PROBLEM DETAILS.
This exercise calls for duplicating every entry below exactly, without the images.

DATA EXCERPTS.
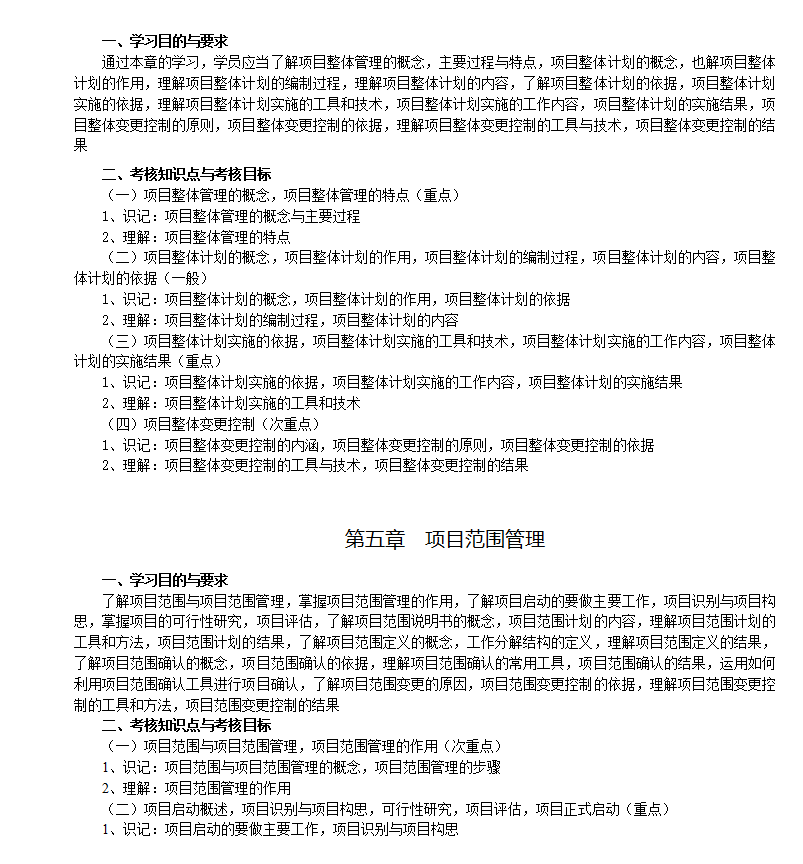 一、学习目的与要求

通过本章的学习，学员应当了解项目整体管理的概念，主要过程与特点，项目整体计划的概念，也解项目整体计划的作用，理解项目整体计划的编制过程，理解项目整体计划的内容，了解项目整体计划的依据，项目整体计划实施的依据，理解项目整体计划实施的工具和技术，项目整体计划实施的工作内容，项目整体计划的实施结果，项目整体变更控制的原则，项目整体变更控制的依据，理解项目整体变更控制的工具与技术，项目整体变更控制的结果

二、考核知识点与考核目标

（一）项目整体管理的概念，项目整体管理的特点（重点）

1、识记：项目整体管理的概念与主要过程

2、理解：项目整体管理的特点

（二）项目整体计划的概念，项目整体计划的作用，项目整体计划的编制过程，项目整体计划的内容，项目整体计划的依据（一般）

1、识记：项目整体计划的概念，项目整体计划的作用，项目整体计划的依据

2、理解：项目整体计划的编制过程，项目整体计划的内容

（三）项目整体计划实施的依据，项目整体计划实施的工具和技术，项目整体计划实施的工作内容，项目整体计划的实施结果（重点）

1、识记：项目整体计划实施的依据，项目整体计划实施的工作内容，项目整体计划的实施结果

2、理解：项目整体计划实施的工具和技术

（四）项目整体变更控制（次重点）

1、识记：项目整体变更控制的内涵，项目整体变更控制的原则，项目整体变更控制的依据

2、理解：项目整体变更控制的工具与技术，项目整体变更控制的结果

第五章　项目范围管理

一、学习目的与要求

了解项目范围与项目范围管理，掌握项目范围管理的作用，了解项目启动的要做主要工作，项目识别与项目构思，掌握项目的可行性研究，项目评估，了解项目范围说明书的概念，项目范围计划的内容，理解项目范围计划的工具和方法，项目范围计划的结果，了解项目范围定义的概念，工作分解结构的定义，理解项目范围定义的结果，了解项目范围确认的概念，项目范围确认的依据，理解项目范围确认的常用工具，项目范围确认的结果，运用如何利用项目范围确认工具进行项目确认，了解项目范围变更的原因，项目范围变更控制的依据，理解项目范围变更控制的工具和方法，项目范围变更控制的结果

二、考核知识点与考核目标

（一）项目范围与项目范围管理，项目范围管理的作用（次重点）

1、识记：项目范围与项目范围管理的概念，项目范围管理的步骤

2、理解：项目范围管理的作用

（二）项目启动概述，项目识别与项目构思，可行性研究，项目评估，项目正式启动（重点）

1、识记：项目启动的要做主要工作，项目识别与项目构思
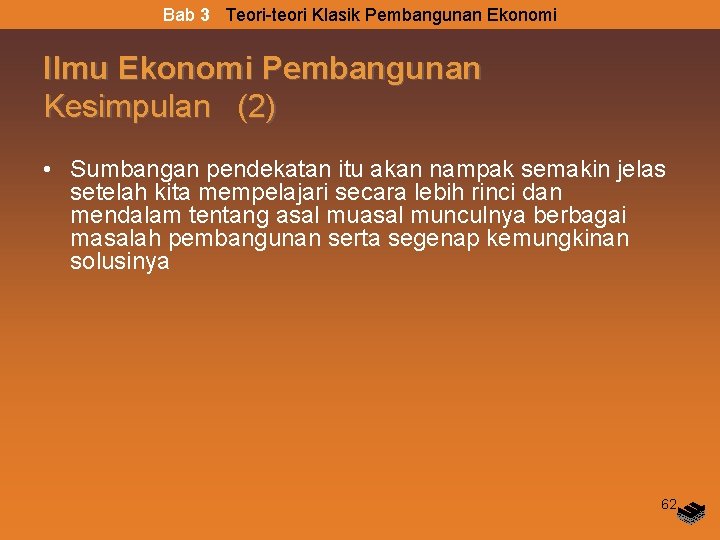 Bab 3 Teori-teori Klasik Pembangunan Ekonomi

Ilmu Ekonomi Pembangunan
Kesimpulan (2)

• Sumbangan pendekatan itu akan nampak semakin jelas setelah kita mempelajari secara lebih rinci dan mendalam tentang asal muasal munculnya berbagai masalah pembangunan serta segenap kemungkinan solusinya

62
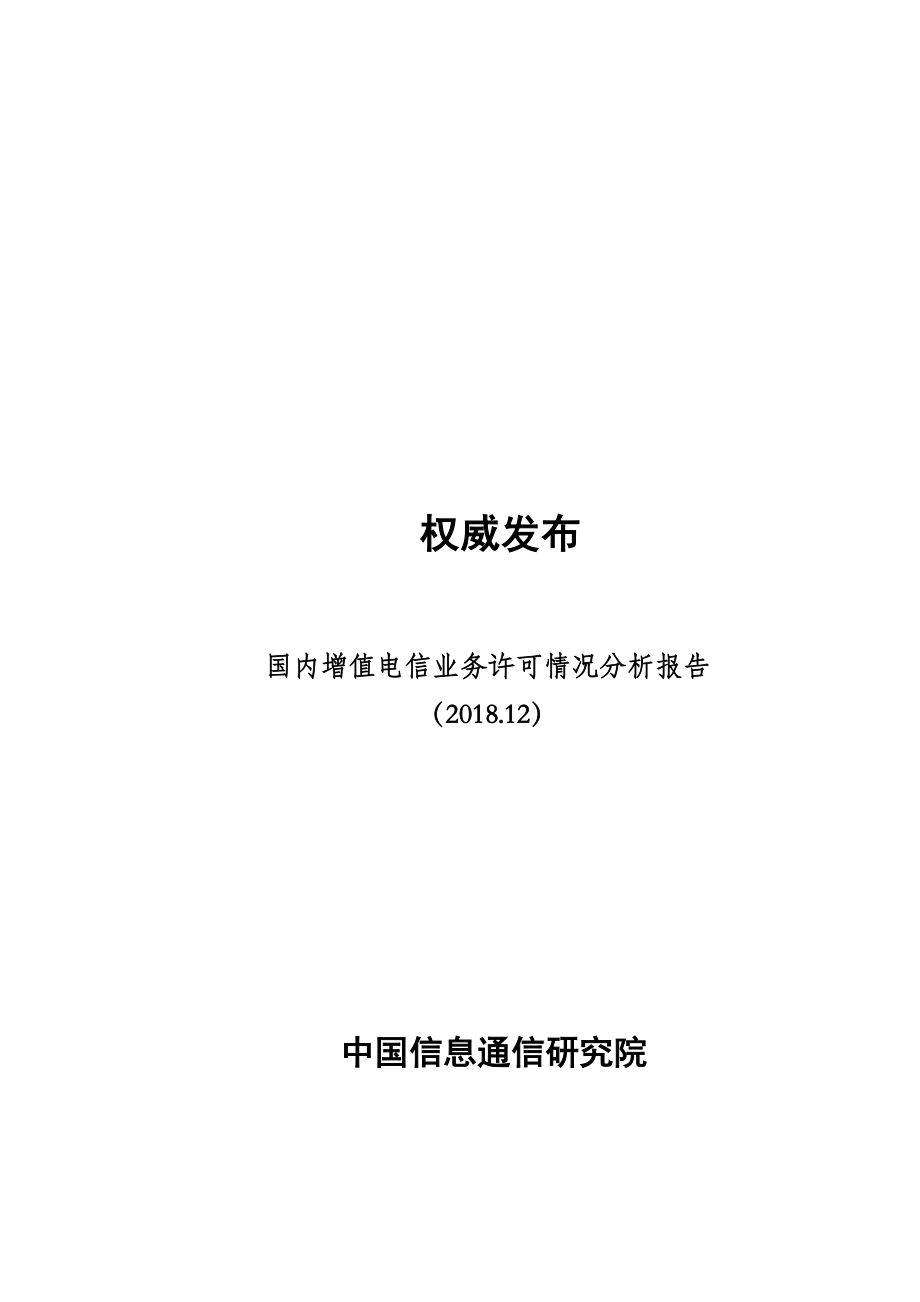 权威发布

国内增值电信业务许可情况分析报告
（2018.12）

中国信息通信研究院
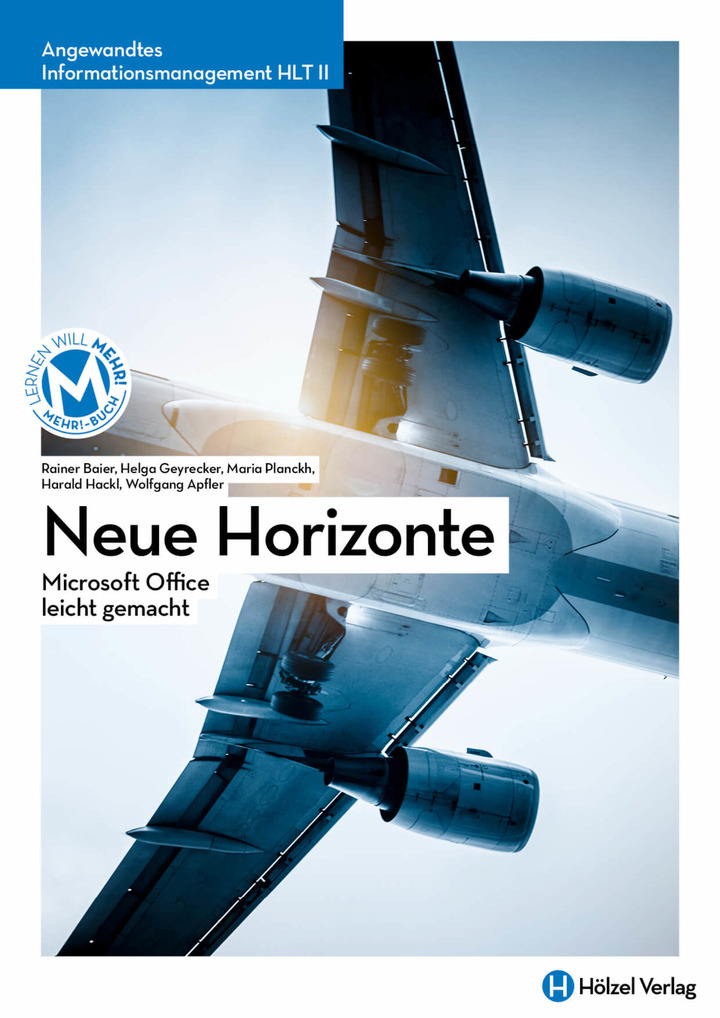 Angewandtes
Informationsmanagement HLT II

LERNEN WILL MEHR!
M
MEHR!-BUCH

Rainer Baier, Helga Geyrecker, Maria Planckh, Harald Hackl, Wolfgang Apfler

Neue Horizonte

Microsoft Office
leicht gemacht

H Hölzel Verlag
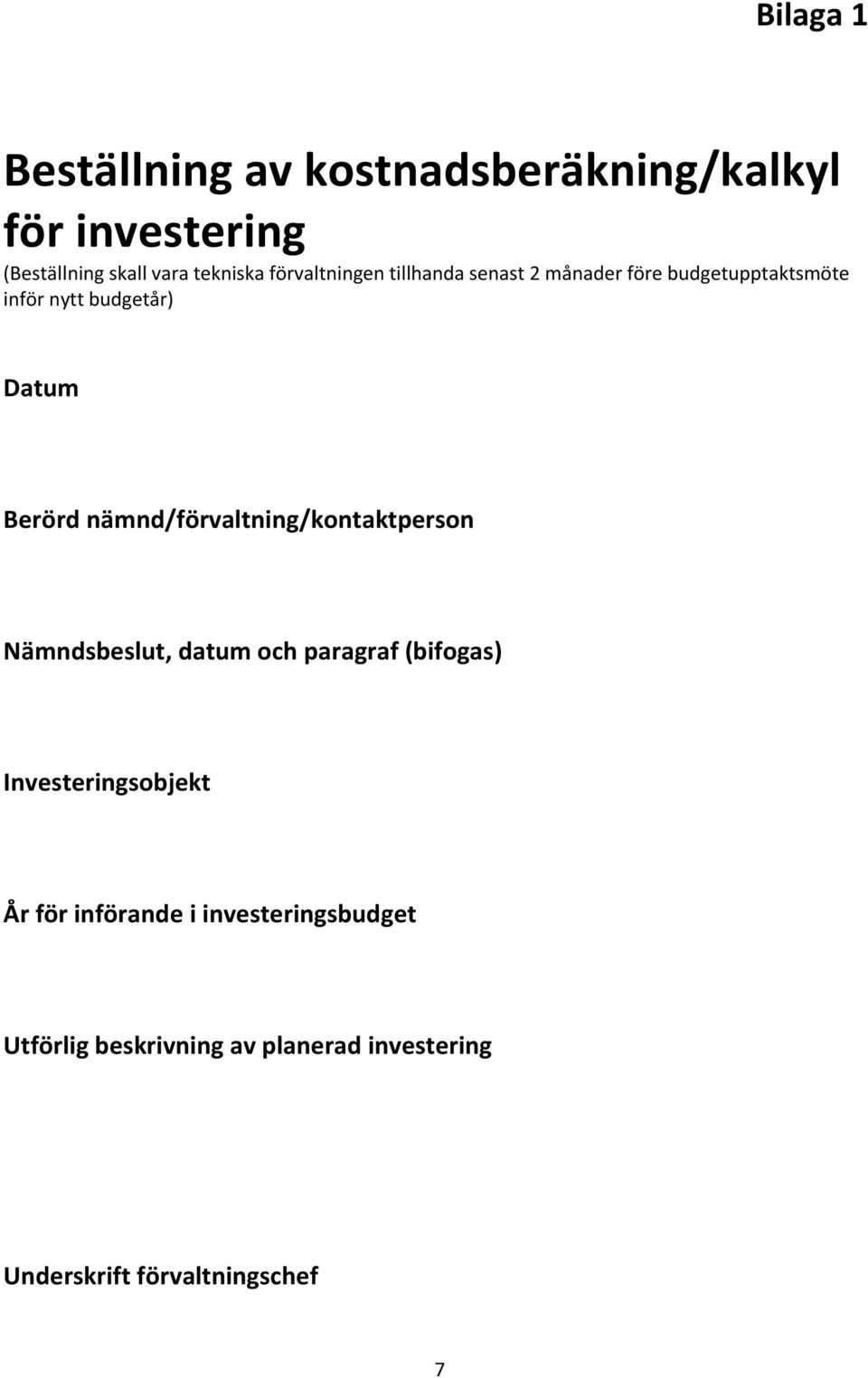 Bilaga 1

Beställning av kostnadsberäkning/kalkyl för investering

(Beställning skall vara tekniska förvaltningen tillhanda senast 2 månader före budgetupptaktsmöte inför nytt budgetår)

Datum

Berörd nämnd/förvaltning/kontaktperson

Nämndsbeslut, datum och paragraf (bifogas)

Investeringsobjekt

År för införande i investeringsbudget

Utförlig beskrivning av planerad investering

Underskrift förvaltningschef

7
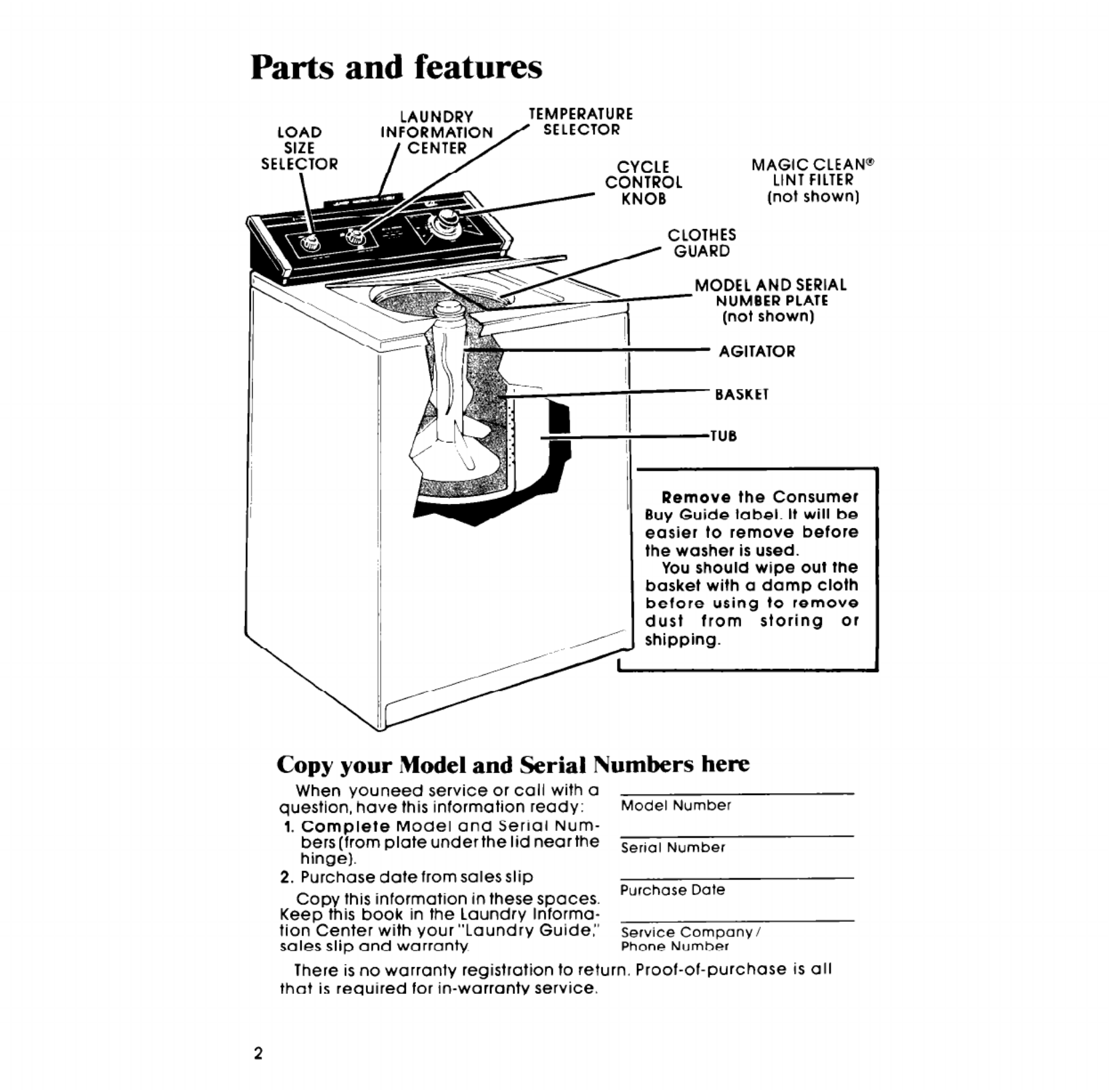 Parts and features

LOAD SIZE SELECTOR

LAUNDRY INFORMATION CENTER

TEMPERATURE SELECTOR

CYCLE CONTROL KNOB

MAGIC CLEAN® LINT FILTER (not shown)

CLOTHES GUARD

MODEL AND SERIAL NUMBER PLATE (not shown)

AGITATOR

BASKET

TUB

Remove the Consumer Buy Guide label. It will be easier to remove before the washer is used.
You should wipe out the basket with a damp cloth before using to remove dust from storing or shipping.

Copy your Model and Serial Numbers here

When youneed service or call with a question, have this information ready:
1. Complete Model and Serial Numbers (from plate under the lid near the hinge).
2. Purchase date from sales slip
Copy this information in these spaces. Keep this book in the Laundry Information Center with your "Laundry Guide," sales slip and warranty.

Model Number

Serial Number

Purchase Date

Service Company / Phone Number

There is no warranty registration to return. Proof-of-purchase is all that is required for in-warranty service.

2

COMPLETED EXERCISE.
 一、学习目的与要求

通过本章的学习，学员应当了解项目整体管理的概念，主要过程与特点，项目整体计划的概念，也解项目整体计划的作用，理解项目整体计划的编制过程，理解项目整体计划的内容，了解项目整体计划的依据，项目整体计划实施的依据，理解项目整体计划实施的工具和技术，项目整体计划实施的工作内容，项目整体计划的实施结果，项目整体变更控制的原则，项目整体变更控制的依据，理解项目整体变更控制的工具与技术，项目整体变更控制的结果

二、考核知识点与考核目标

（一）项目整体管理的概念，项目整体管理的特点（重点）

1、识记：项目整体管理的概念与主要过程

2、理解：项目整体管理的特点

（二）项目整体计划的概念，项目整体计划的作用，项目整体计划的编制过程，项目整体计划的内容，项目整体计划的依据（一般）

1、识记：项目整体计划的概念，项目整体计划的作用，项目整体计划的依据

2、理解：项目整体计划的编制过程，项目整体计划的内容

（三）项目整体计划实施的依据，项目整体计划实施的工具和技术，项目整体计划实施的工作内容，项目整体计划的实施结果（重点）

1、识记：项目整体计划实施的依据，项目整体计划实施的工作内容，项目整体计划的实施结果

2、理解：项目整体计划实施的工具和技术

（四）项目整体变更控制（次重点）

1、识记：项目整体变更控制的内涵，项目整体变更控制的原则，项目整体变更控制的依据

2、理解：项目整体变更控制的工具与技术，项目整体变更控制的结果

第五章　项目范围管理

一、学习目的与要求

了解项目范围与项目范围管理，掌握项目范围管理的作用，了解项目启动的要做主要工作，项目识别与项目构思，掌握项目的可行性研究，项目评估，了解项目范围说明书的概念，项目范围计划的内容，理解项目范围计划的工具和方法，项目范围计划的结果，了解项目范围定义的概念，工作分解结构的定义，理解项目范围定义的结果，了解项目范围确认的概念，项目范围确认的依据，理解项目范围确认的常用工具，项目范围确认的结果，运用如何利用项目范围确认工具进行项目确认，了解项目范围变更的原因，项目范围变更控制的依据，理解项目范围变更控制的工具和方法，项目范围变更控制的结果

二、考核知识点与考核目标

（一）项目范围与项目范围管理，项目范围管理的作用（次重点）

1、识记：项目范围与项目范围管理的概念，项目范围管理的步骤

2、理解：项目范围管理的作用

（二）项目启动概述，项目识别与项目构思，可行性研究，项目评估，项目正式启动（重点）

1、识记：项目启动的要做主要工作，项目识别与项目构思
 Bab 3 Teori-teori Klasik Pembangunan Ekonomi

Ilmu Ekonomi Pembangunan
Kesimpulan (2)

• Sumbangan pendekatan itu akan nampak semakin jelas setelah kita mempelajari secara lebih rinci dan mendalam tentang asal muasal munculnya berbagai masalah pembangunan serta segenap kemungkinan solusinya

62
 权威发布

国内增值电信业务许可情况分析报告
（2018.12）

中国信息通信研究院
 Angewandtes
Informationsmanagement HLT II

LERNEN WILL MEHR!
M
MEHR!-BUCH

Rainer Baier, Helga Geyrecker, Maria Planckh, Harald Hackl, Wolfgang Apfler

Neue Horizonte

Microsoft Office
leicht gemacht

H Hölzel Verlag
 Bilaga 1

Beställning av kostnadsberäkning/kalkyl för investering

(Beställning skall vara tekniska förvaltningen tillhanda senast 2 månader före budgetupptaktsmöte inför nytt budgetår)

Datum

Berörd nämnd/förvaltning/kontaktperson

Nämndsbeslut, datum och paragraf (bifogas)

Investeringsobjekt

År för införande i investeringsbudget

Utförlig beskrivning av planerad investering

Underskrift förvaltningschef

7
 Parts and features

LOAD SIZE SELECTOR

LAUNDRY INFORMATION CENTER

TEMPERATURE SELECTOR

CYCLE CONTROL KNOB

MAGIC CLEAN® LINT FILTER (not shown)

CLOTHES GUARD

MODEL AND SERIAL NUMBER PLATE (not shown)

AGITATOR

BASKET

TUB

Remove the Consumer Buy Guide label. It will be easier to remove before the washer is used.
You should wipe out the basket with a damp cloth before using to remove dust from storing or shipping.

Copy your Model and Serial Numbers here

When youneed service or call with a question, have this information ready:
1. Complete Model and Serial Numbers (from plate under the lid near the hinge).
2. Purchase date from sales slip
Copy this information in these spaces. Keep this book in the Laundry Information Center with your "Laundry Guide," sales slip and warranty.

Model Number

Serial Number

Purchase Date

Service Company / Phone Number

There is no warranty registration to return. Proof-of-purchase is all that is required for in-warranty service.

2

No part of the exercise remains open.